I'd say I'm going to try not to panic, but that's my day to day life anyway. I'm going to approach the whole thing with tentative steps, going very slowly from one tiny achievement to another and setting my bar low. I'm going to take a leaf out of the turtle's book and try to pretend the outside world isn't happening and that it's all sunshine and kittens and fake it til I make it since that's what's been working in the world of work until now. And I'm going to keep reminding myself how lucky I am to have fallen into a situation where I have employment support and work with people who understand the difficulties I'm facing, because without those things, I would still be on the scrapheap and not thinking about ever being able to work again. And not a smidgeon of stick from the government would change that fact. After all you can't bully ill health away again.


  1. Oh doll, you're so funny sometimes. I nearly lost a rib at the coma patients :)
    You've come so far and yet it's milestones like this where we (cos I'm still guilty of this too) realise actually we can be right back at square one in the blink of an eye (or in our case a Force 8 panick attack).
    I've lost count of how many jobs I've applied for over the past few years. My heart almost popping out of my chest in excitement. At the thought of doing what I love. Then when I actually get picked for interview I start the process of talking myself out of that job. It's actually too far away, the hours suck, the pays not great, I might shit myself on the first day and cause massive untold embarrassment. And so I withdraw. *sigh*
    I'm better in so many ways but in others not. Then again I did manage 7 months of work this year past and I have to remind myself, actually you're doing ok.
    YOU ARE DOING GREAT. Stop second guessing yourself and see what happens. I have my fingers crossed for great things for you xx

  2. Oh and my capcha thing was "jairilic". Like saying Garlic while pissed. Made my day that x

  3. For all the great unwashed with their ig'nant prejudices, there's at least one of me who thinks that you are astonishingly brave. And hopes that you let her know when you need a hand, or feel the collapse coming on (because that's how relapses work).

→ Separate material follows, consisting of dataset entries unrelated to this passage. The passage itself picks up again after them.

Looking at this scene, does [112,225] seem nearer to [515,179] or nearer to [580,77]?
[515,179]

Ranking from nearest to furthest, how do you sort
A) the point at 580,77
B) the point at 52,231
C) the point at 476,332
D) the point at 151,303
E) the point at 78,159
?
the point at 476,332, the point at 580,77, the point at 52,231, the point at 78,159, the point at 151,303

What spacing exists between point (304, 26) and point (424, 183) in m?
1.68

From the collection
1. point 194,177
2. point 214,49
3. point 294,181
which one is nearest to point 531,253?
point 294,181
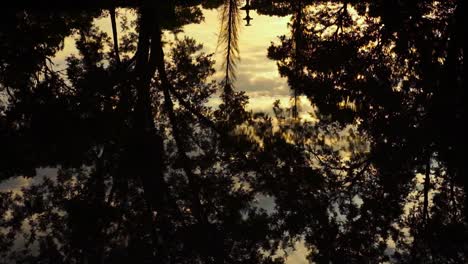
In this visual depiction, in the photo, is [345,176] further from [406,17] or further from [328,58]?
[406,17]

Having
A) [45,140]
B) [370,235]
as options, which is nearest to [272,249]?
[370,235]

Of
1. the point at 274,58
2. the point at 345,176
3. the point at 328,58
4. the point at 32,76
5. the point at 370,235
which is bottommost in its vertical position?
the point at 370,235

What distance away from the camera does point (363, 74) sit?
634 centimetres

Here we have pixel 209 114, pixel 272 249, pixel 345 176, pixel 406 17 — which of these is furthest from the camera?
pixel 209 114

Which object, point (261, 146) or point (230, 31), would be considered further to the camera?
point (261, 146)

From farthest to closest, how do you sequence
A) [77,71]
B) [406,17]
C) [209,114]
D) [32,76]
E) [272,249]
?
[209,114] → [272,249] → [77,71] → [32,76] → [406,17]

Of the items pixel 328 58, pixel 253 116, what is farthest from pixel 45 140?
pixel 328 58

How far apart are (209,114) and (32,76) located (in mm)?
3808

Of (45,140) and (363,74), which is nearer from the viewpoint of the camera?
(45,140)

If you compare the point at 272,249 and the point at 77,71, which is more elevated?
the point at 77,71

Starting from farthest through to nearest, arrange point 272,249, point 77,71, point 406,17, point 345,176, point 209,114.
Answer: point 209,114
point 272,249
point 345,176
point 77,71
point 406,17

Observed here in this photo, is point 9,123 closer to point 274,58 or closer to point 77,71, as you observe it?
point 77,71

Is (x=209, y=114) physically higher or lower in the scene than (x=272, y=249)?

  4. Another voice added to the chorus: you are very brave, and doing something very worthwhile.
    Don't, please, beat yourself up because of the attitudes of a bunch of dickbrains who probably believe they deserve all the good luck that has come their way & couldn't cope with half of what you have on your plate with anything like the same determination, insight and honesty.
    And, yes, tiny steps is the right practice: count each and every one with pride and pause to give yourself a pat on the back ... bon courage, Gherkinette!